Это было справедливо, прочли приговор 11 января, а привезен был Картуш к месту казни 12-го числа. Вот что случилось: накануне преступник принес покаяние на церковной паперти, затем его привезли на лобное место, но тут он объявил, что желает дополнить свои показания. При совершении казни над преступником было принято, что судья отправлялся в думу и там ожидал преступника для снятия последнего допроса; эта формальность почти всегда была полезна, так как несчастный, при виде эшафота и желая, вероятно, хоть на несколько часов отдалить предстоящую пытку или даже, может быть, надеясь на помилование, объявил, что хочет сознаться в другом преступлении. Отказа никогда не было, сам палач приводил осужденного к судье, и, как бы ни был продолжителен допрос, он присутствовал на нем стоя, держа в руке конец веревки, которой был связан преступник.

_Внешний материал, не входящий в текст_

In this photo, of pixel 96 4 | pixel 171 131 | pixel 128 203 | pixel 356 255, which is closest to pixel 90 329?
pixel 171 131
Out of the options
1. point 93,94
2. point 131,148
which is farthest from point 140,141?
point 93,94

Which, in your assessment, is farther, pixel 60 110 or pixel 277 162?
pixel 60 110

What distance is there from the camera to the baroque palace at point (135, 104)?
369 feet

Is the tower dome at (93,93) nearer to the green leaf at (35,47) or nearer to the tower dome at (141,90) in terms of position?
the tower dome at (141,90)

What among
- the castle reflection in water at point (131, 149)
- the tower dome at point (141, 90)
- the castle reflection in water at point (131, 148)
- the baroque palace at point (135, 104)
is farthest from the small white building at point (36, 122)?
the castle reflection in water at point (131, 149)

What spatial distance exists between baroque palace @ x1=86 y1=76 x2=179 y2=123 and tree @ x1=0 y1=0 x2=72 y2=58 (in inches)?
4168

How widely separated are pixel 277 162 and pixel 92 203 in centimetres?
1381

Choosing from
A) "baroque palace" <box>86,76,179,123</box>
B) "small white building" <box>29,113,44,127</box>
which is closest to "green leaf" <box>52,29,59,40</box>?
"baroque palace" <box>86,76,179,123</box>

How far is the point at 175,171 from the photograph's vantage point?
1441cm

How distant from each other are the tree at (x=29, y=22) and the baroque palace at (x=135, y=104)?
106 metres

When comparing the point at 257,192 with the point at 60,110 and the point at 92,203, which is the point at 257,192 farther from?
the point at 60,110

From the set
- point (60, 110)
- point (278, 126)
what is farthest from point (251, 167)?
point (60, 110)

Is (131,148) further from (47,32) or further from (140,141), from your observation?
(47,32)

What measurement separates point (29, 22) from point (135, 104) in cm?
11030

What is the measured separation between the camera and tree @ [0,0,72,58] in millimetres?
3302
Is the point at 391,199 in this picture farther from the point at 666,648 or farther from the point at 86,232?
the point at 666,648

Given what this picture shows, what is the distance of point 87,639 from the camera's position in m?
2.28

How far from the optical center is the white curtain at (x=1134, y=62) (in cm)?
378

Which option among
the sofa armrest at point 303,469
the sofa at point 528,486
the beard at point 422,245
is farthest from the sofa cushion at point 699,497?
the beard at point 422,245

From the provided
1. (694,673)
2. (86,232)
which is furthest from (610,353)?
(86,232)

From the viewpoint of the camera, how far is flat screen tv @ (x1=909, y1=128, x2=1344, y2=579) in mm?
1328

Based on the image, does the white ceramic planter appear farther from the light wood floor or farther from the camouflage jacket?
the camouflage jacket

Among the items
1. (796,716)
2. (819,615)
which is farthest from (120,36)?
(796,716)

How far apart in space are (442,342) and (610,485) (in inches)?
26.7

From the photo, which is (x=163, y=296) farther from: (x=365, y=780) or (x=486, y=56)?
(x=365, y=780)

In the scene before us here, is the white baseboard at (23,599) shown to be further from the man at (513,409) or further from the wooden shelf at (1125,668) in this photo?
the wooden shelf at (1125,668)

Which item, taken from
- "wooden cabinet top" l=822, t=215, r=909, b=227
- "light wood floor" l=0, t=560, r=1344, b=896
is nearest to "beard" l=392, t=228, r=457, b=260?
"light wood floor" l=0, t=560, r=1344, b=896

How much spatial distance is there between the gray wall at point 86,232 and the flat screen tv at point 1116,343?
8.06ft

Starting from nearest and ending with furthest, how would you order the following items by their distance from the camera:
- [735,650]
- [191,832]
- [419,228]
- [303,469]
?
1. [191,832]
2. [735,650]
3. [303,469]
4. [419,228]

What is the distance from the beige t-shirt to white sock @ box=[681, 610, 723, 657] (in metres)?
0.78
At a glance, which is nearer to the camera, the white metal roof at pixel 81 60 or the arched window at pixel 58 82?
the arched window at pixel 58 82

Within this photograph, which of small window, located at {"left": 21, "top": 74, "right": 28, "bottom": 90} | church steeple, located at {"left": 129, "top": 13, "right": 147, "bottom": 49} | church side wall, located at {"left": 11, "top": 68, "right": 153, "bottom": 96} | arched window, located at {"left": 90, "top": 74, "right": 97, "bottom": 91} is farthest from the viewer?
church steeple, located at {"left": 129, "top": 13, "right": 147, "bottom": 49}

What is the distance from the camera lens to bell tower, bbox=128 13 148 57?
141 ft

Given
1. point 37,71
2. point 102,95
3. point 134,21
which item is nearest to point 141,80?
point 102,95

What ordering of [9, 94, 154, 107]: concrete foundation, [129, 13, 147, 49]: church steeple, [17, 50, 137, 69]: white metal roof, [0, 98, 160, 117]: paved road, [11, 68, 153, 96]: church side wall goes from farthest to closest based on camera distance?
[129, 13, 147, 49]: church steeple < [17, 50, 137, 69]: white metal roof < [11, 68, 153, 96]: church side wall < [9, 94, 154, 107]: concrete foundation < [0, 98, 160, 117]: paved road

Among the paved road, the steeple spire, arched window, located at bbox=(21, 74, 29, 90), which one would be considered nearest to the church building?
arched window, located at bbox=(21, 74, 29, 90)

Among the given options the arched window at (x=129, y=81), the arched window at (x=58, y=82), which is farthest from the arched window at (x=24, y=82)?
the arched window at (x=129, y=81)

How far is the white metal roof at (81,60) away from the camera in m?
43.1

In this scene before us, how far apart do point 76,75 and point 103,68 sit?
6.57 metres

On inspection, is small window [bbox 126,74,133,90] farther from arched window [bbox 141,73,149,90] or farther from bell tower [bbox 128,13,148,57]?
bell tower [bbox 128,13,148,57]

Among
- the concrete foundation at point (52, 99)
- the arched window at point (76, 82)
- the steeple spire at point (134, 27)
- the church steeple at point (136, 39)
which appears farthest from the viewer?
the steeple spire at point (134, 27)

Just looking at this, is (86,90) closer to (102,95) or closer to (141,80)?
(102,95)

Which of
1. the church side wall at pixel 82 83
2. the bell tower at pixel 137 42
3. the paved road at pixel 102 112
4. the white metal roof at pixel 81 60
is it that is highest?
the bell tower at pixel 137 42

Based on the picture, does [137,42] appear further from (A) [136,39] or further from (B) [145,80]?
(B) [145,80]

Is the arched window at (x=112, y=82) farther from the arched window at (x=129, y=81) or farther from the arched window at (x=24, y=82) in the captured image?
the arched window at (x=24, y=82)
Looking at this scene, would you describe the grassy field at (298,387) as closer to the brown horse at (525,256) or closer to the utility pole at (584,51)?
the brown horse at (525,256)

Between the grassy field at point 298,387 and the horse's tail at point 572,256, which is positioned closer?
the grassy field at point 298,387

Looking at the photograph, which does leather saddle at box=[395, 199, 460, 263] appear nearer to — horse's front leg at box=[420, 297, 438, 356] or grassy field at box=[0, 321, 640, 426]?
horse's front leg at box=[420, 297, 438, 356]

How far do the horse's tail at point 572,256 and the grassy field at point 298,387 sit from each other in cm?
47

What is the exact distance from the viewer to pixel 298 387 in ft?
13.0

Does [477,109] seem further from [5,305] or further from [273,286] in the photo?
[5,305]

В это время собравшиеся зрители ждали на площади и иногда, потеряв терпение, поднимали ропот, что не раз заставляло судью сократить допрос и возвратить народу жертву, смерти которой он так жаждал.
Итак, Картуш по своему желанию был приведен к господину де Бадьеру, имя которого толпа произносила с уважением. Судья ожидал со своим писарем, стариком, только что оправившимся от тяжелой болезни, и потому судья не надеялся на его выносливость и несколько раз спрашивал своего подчиненного:
– Богрен, если Картуш захочет дать новые показания и это продолжится до глубокой ночи, то будете ли вы в состоянии выдержать? Не хотите ли вы, чтобы кто-нибудь заменил вас?
– Благодарю вас, господин судья, я ручаюсь, что выдержу, – отвечал Богрен, желая показать свое рвение и вместе с тем услышать исповедь такого известного злодея.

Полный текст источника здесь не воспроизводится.